Steve Forbert’s new album ‘Magic Tree,’ recorded in Meridian (his birthplace in Mississippi), Nashville, New York, New Jersey and Virginia, is a collection of his own songs and the music loses nothing in its quality of production despite the country wide recording venues. Throughout the album his folk roots shine clear, as does his song writing ability honed over his forty years in the music industry.
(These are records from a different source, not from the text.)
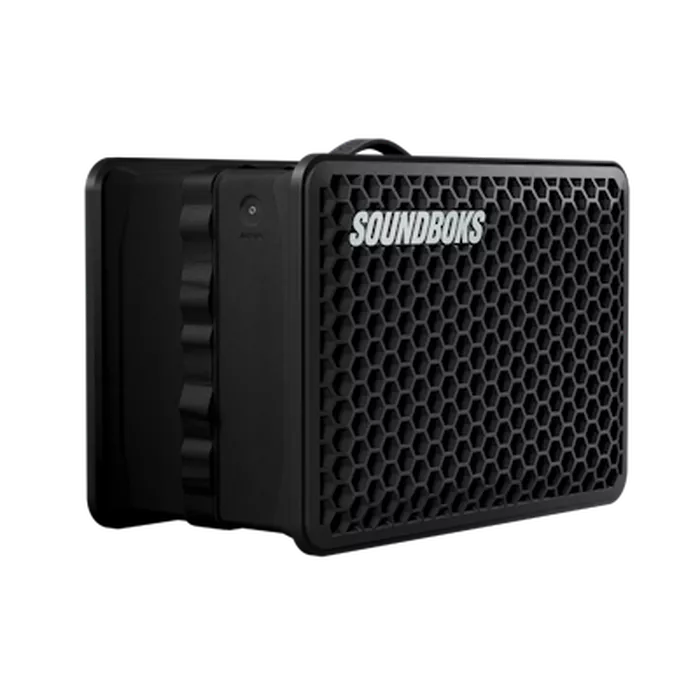 SOUNDBOKS Go Alien Rides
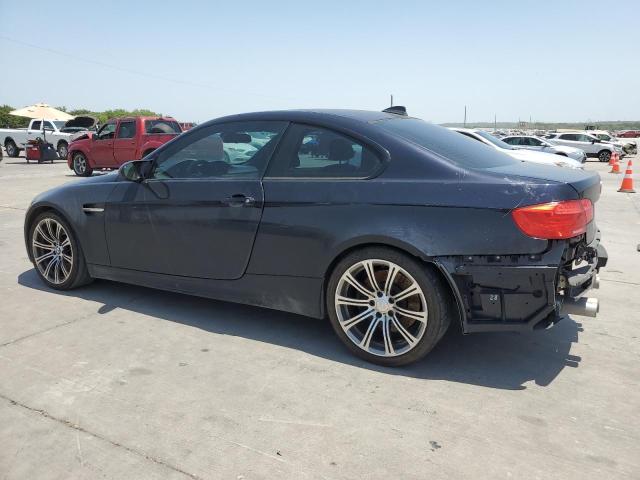 Photo 1 VIN: WBSKG9C51DJ593599 - BMW M3 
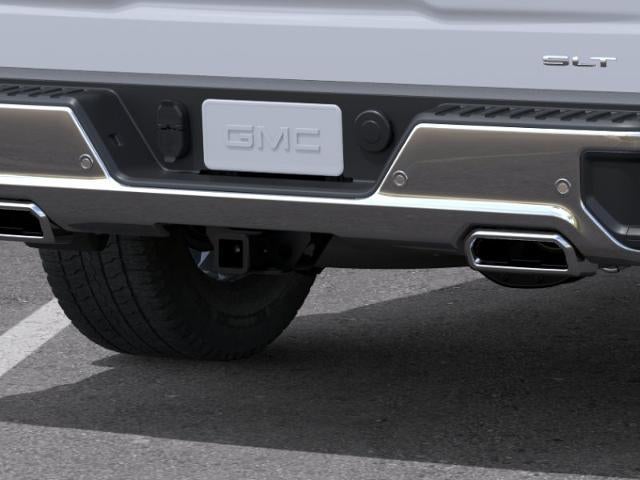 2026 GMC Sierra 1500 SLT - Photo 35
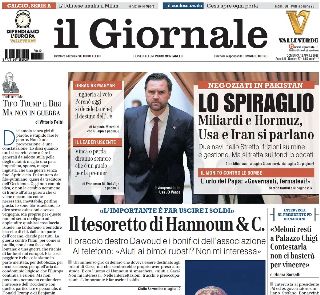Il Giornale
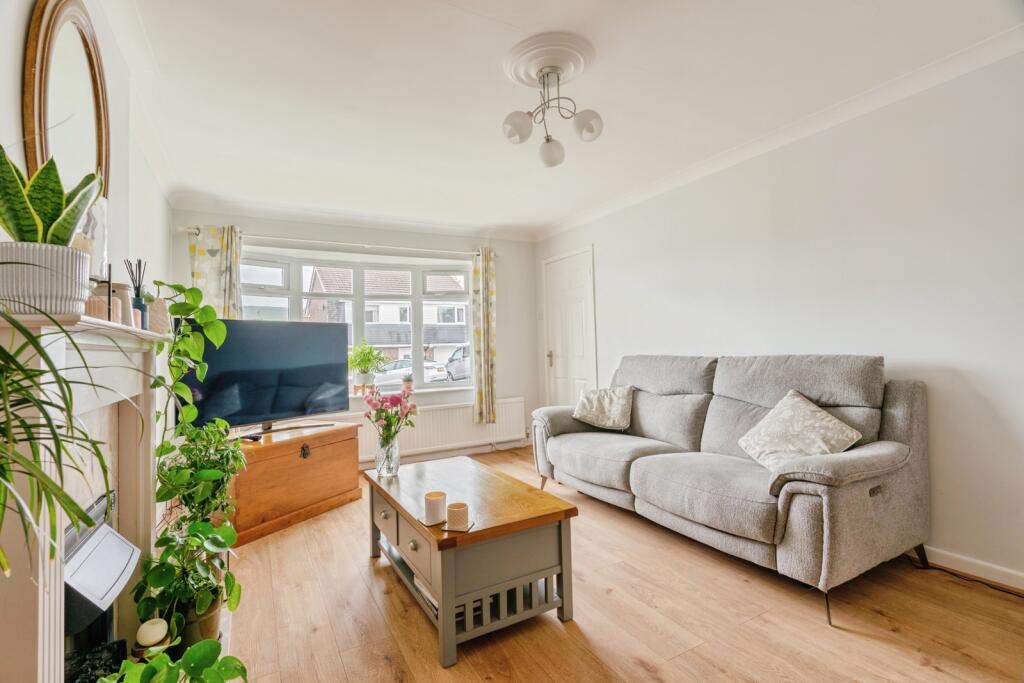 Additional image 3 of Daffodil Close, Haslingden, Rossendale, Lancashire, BB4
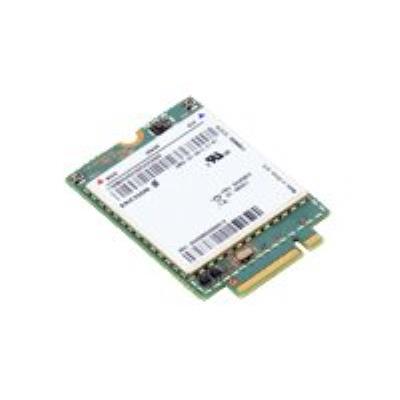 Lenovo ThinkPad N5321 - draadloze mobiele modem - 3G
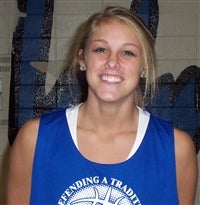 Aubree Elston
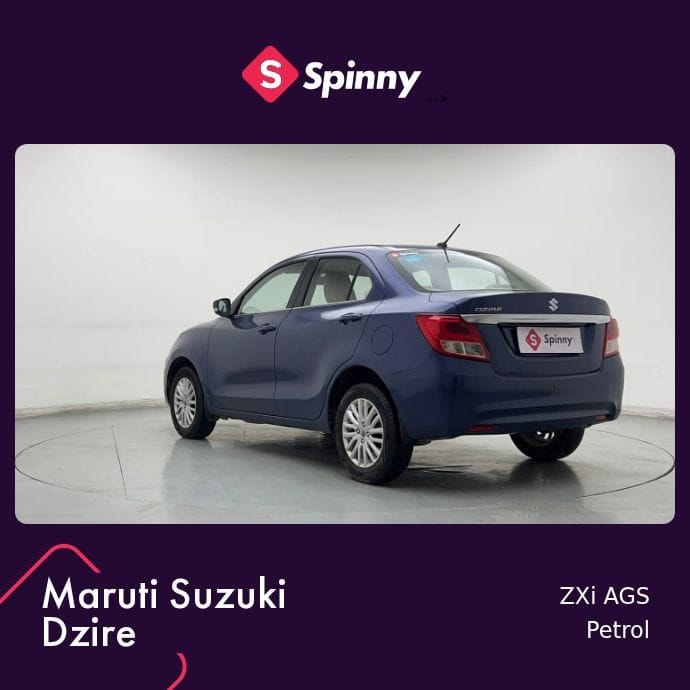Dzire image 3 Dzire image 3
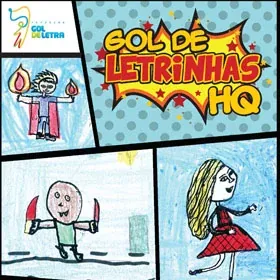 Criação feita pelas crianças — 07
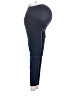 Old Navy - Maternity Blue Active Pants Size 4 - photo 4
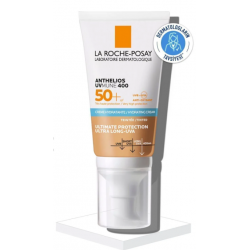 La Roche Posay Anthelios Uvmune Spf50 Güneş Kremi 50 ml | Renkli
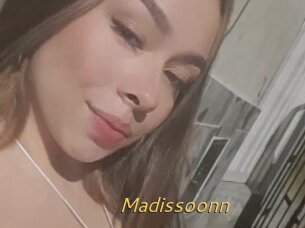 Madissoonn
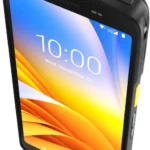 Zebra Terminal Tc22 Wlan Se55 6Gb 64Gb Fc 16Mp NFC Bt Usbc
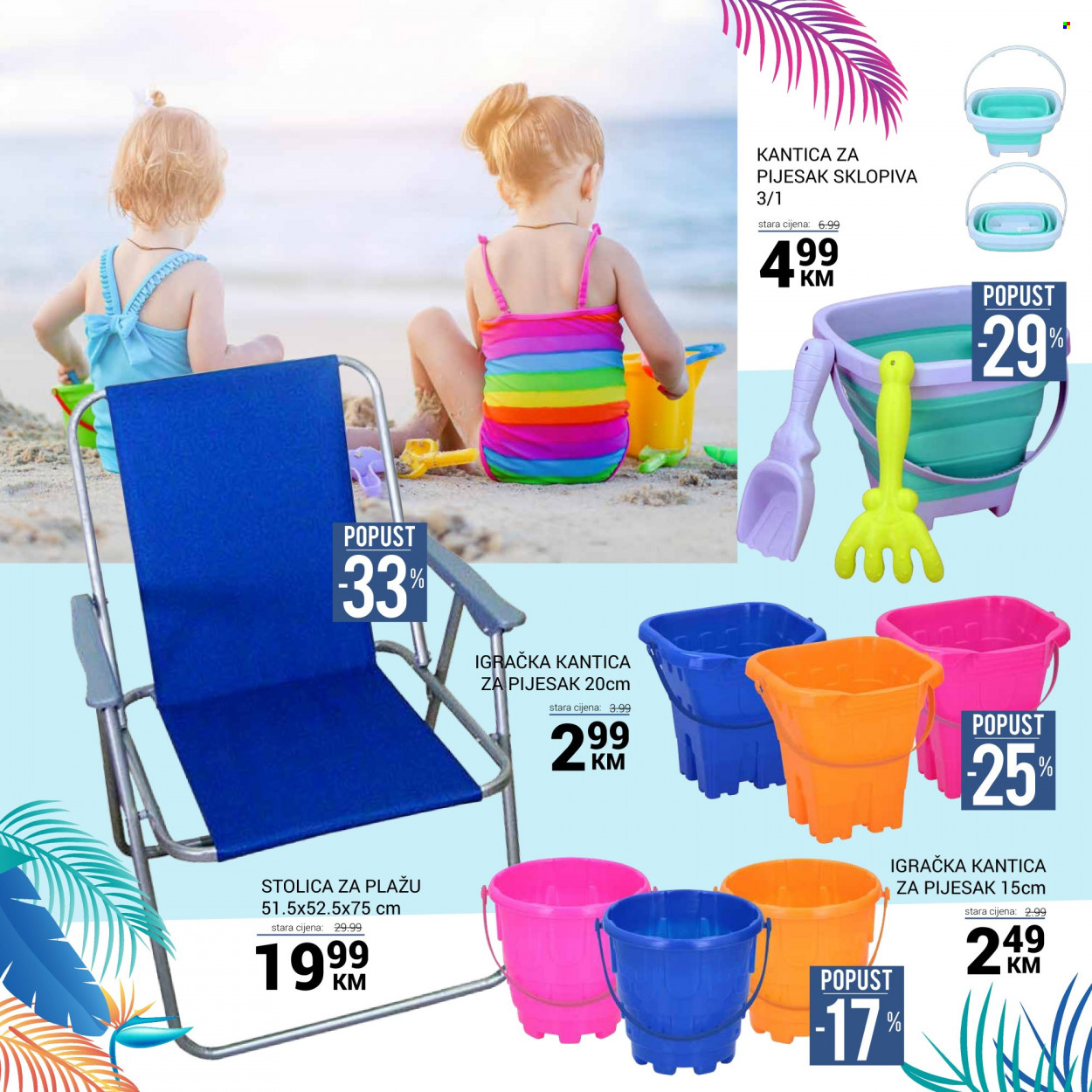 Tropic katalog - 06.06.2022. - 31.07.2022.. Stranica 14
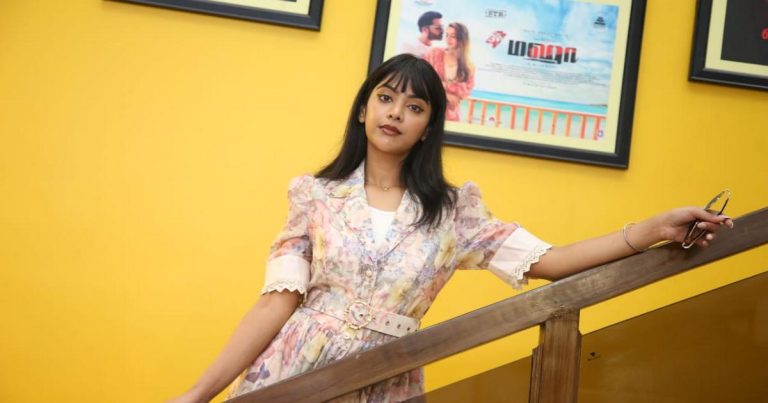 நடிகர் பார்த்திபனின் பின்னணி குரலோடு, பெண்களின் சமத்துவ தினத்தை முன்னிட்டு உருவாகியுள்ள ‘பட்டர்ஃபிளை’ ஆல்பம் ஆகஸ்ட் 26-ல் வெளியாகிறது!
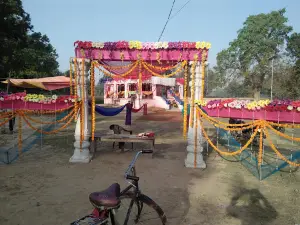 Maa Dasharani Mandir
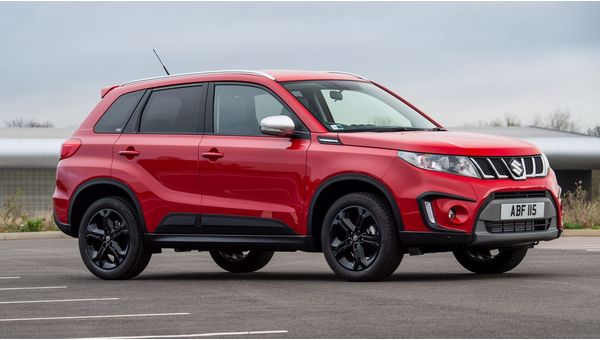 Vitara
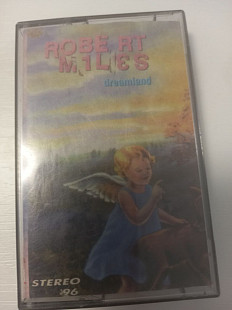 Robert Miles - Dreamland
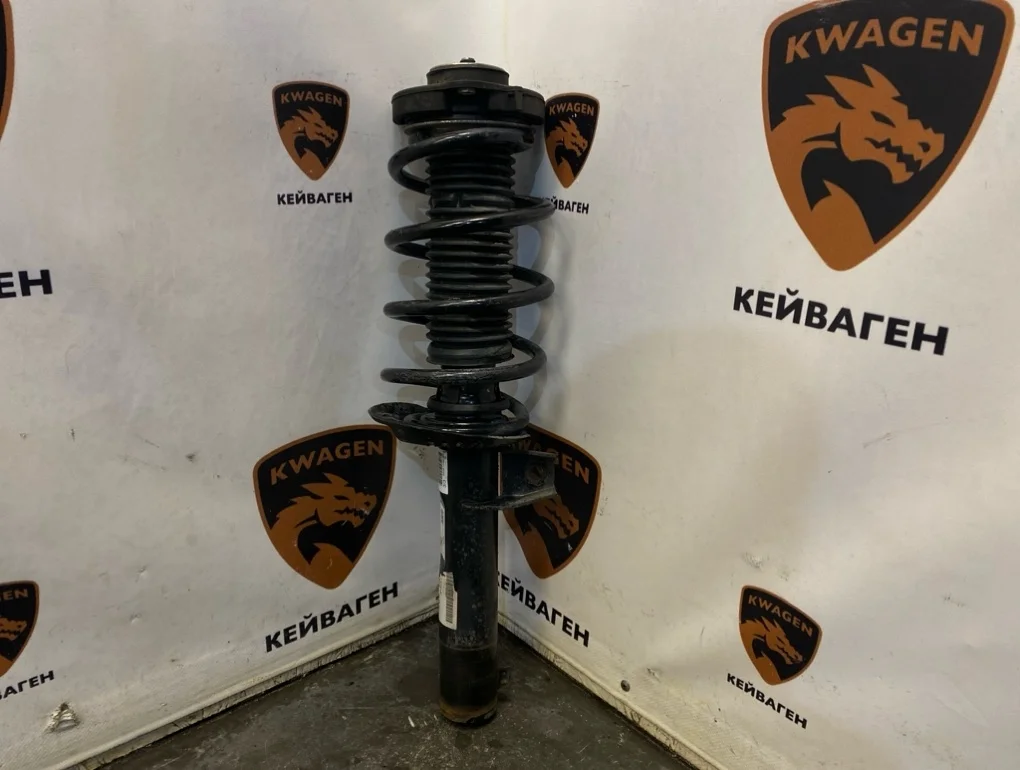 Амортизатор подвески Volkswagen Tiguan 2012 5N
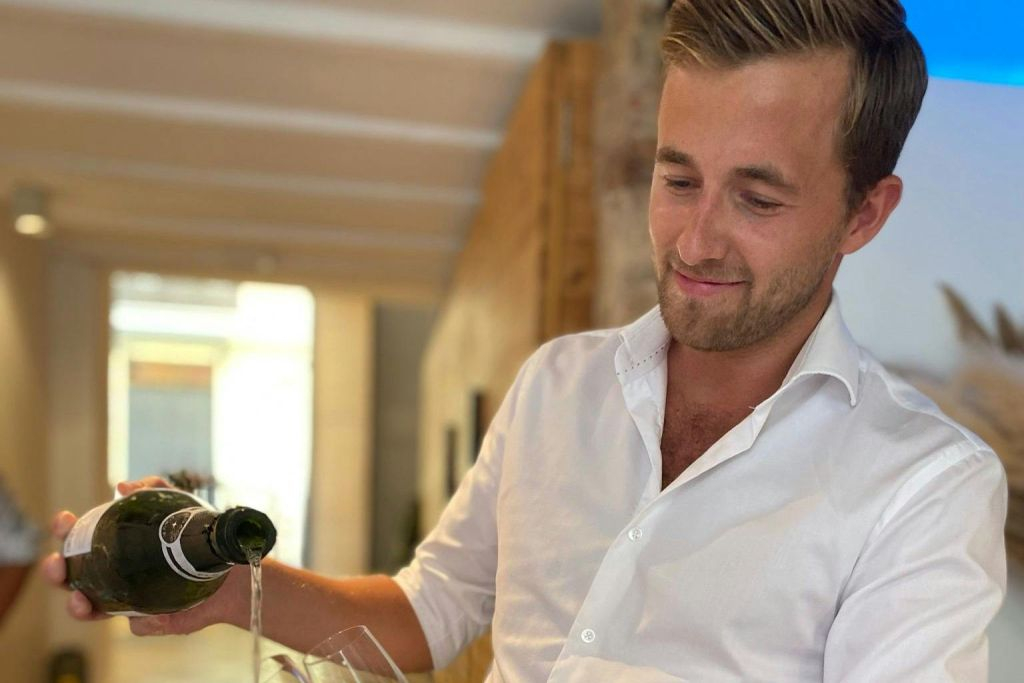 Valência: Degustação de vinhos com um sommelier profissional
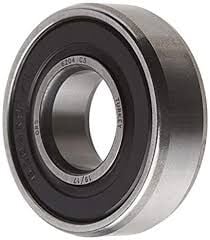 ORS 6204 2RS C3 DİNAMO RULMAN 6204 2RS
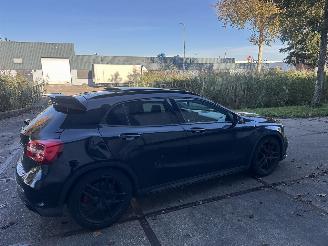 Mercedes GLA GLA 45 AMG  Panodak! picture 7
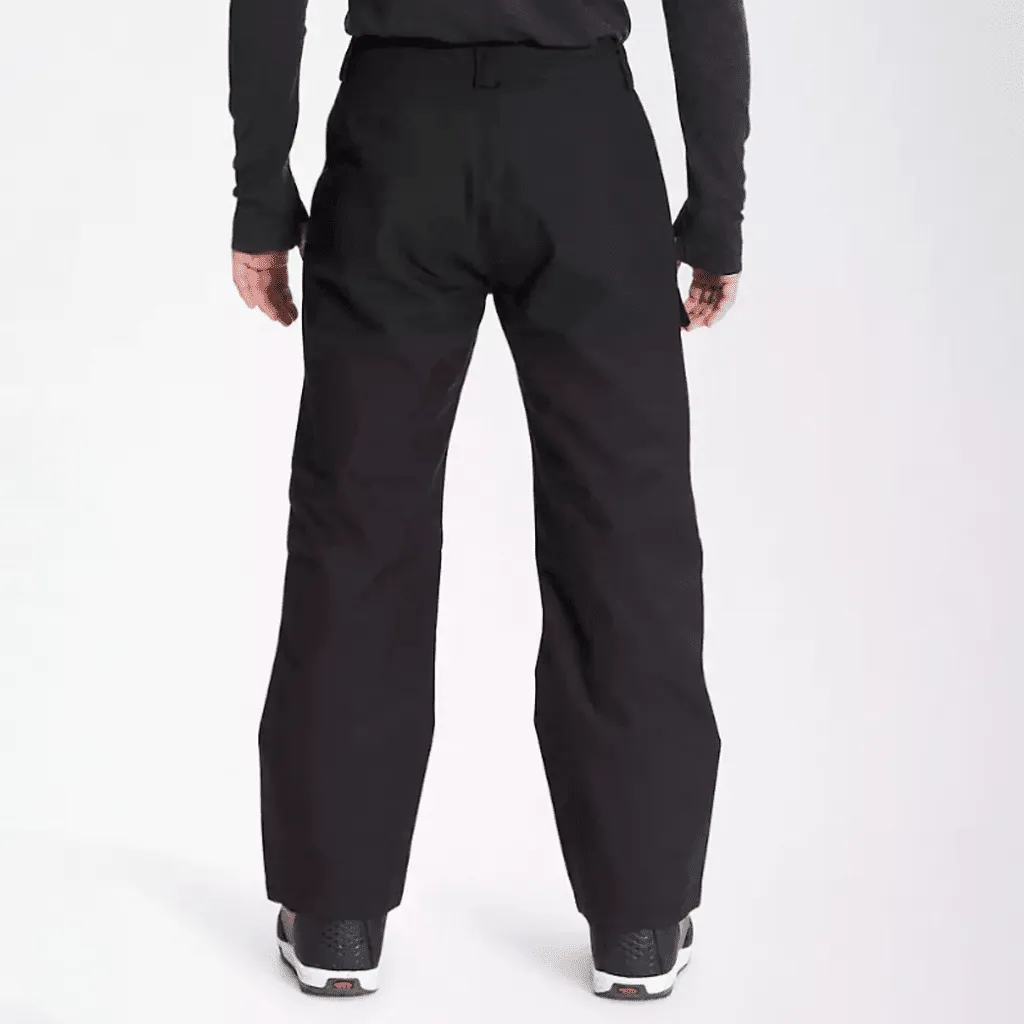 Seymore pants - TNF black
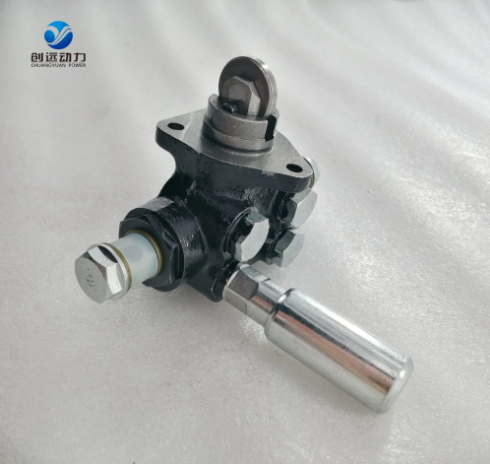 Fuel Lift Pump 612600080940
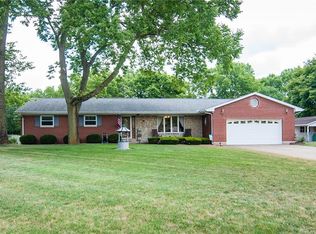 9174 Heritage Rd, Franklin, OH 45005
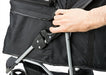 Trixie Hondenbuggy Zwart 80X47X100 Cm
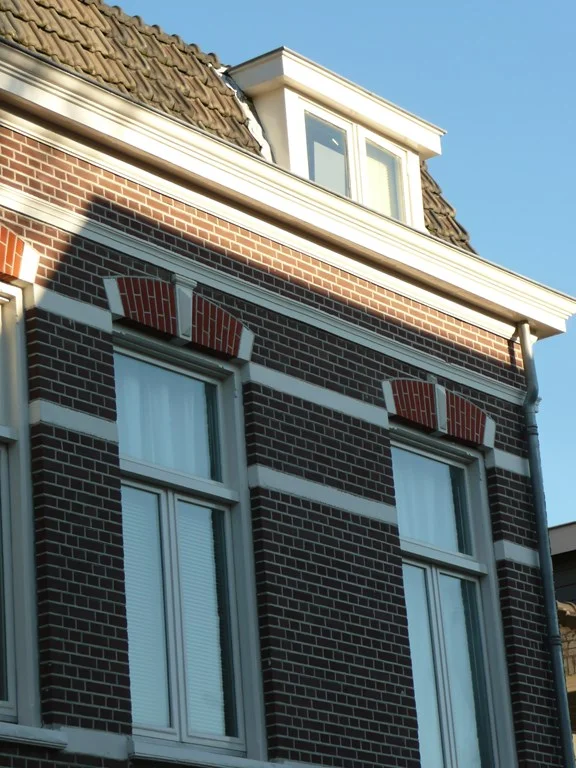 Rental property in Duvenvoordestraat, Haarlem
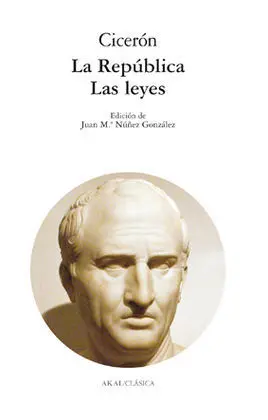 La República y las Leyes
The twelve tracks on this album are taken from demos and written by Forbert with an acknowledgment to Robert Johnstone on track eleven, ‘Only You.’ There are two versions of the title track, ‘The Magic Tree’ which will undoubtedly lead to arguments about which is the better: the polished production of version 1 or the bare bones version 2, which is my personal preference, lending itself to the way Forbert probably intended it to sound when writing it. The remaining tracks cover his loves found and lost and his slightly wheezy voice carries the emotion in songs ‘Tryna Let it Go’ and ‘Looking At the River In The Rain’ which is surprisingly catchy despite it theme of lost love.
Not all of the album is so downbeat; there are tracks that remain very lively, such as ‘Carolina Blue Sky Blues’ which should get you toe tapping as you listen. Not all of the songs hit the mark though. ‘Movin’ Through America’ sounds as if it’s the original demo recording, featuring Forbert vocals and guitar alone. The final track ‘The Music of The Night’ should not be confused with any song from a musical, being an accomplished tribute to a musician leaving the big city and returning to his past – great track but not my favourite.
‘Only You (And Nobody Else)’ is the standout track; it captures a lively lyric with “it’s cold and it’s raining outside” being his tribute to Robert Johnstone’s ‘Come Into My Kitchen,’ a classic historic blues hit.
Overall a good album and with Forbert playing a few gigs in the UK in January and February next year, the opportunity to hear him play live should not be missed.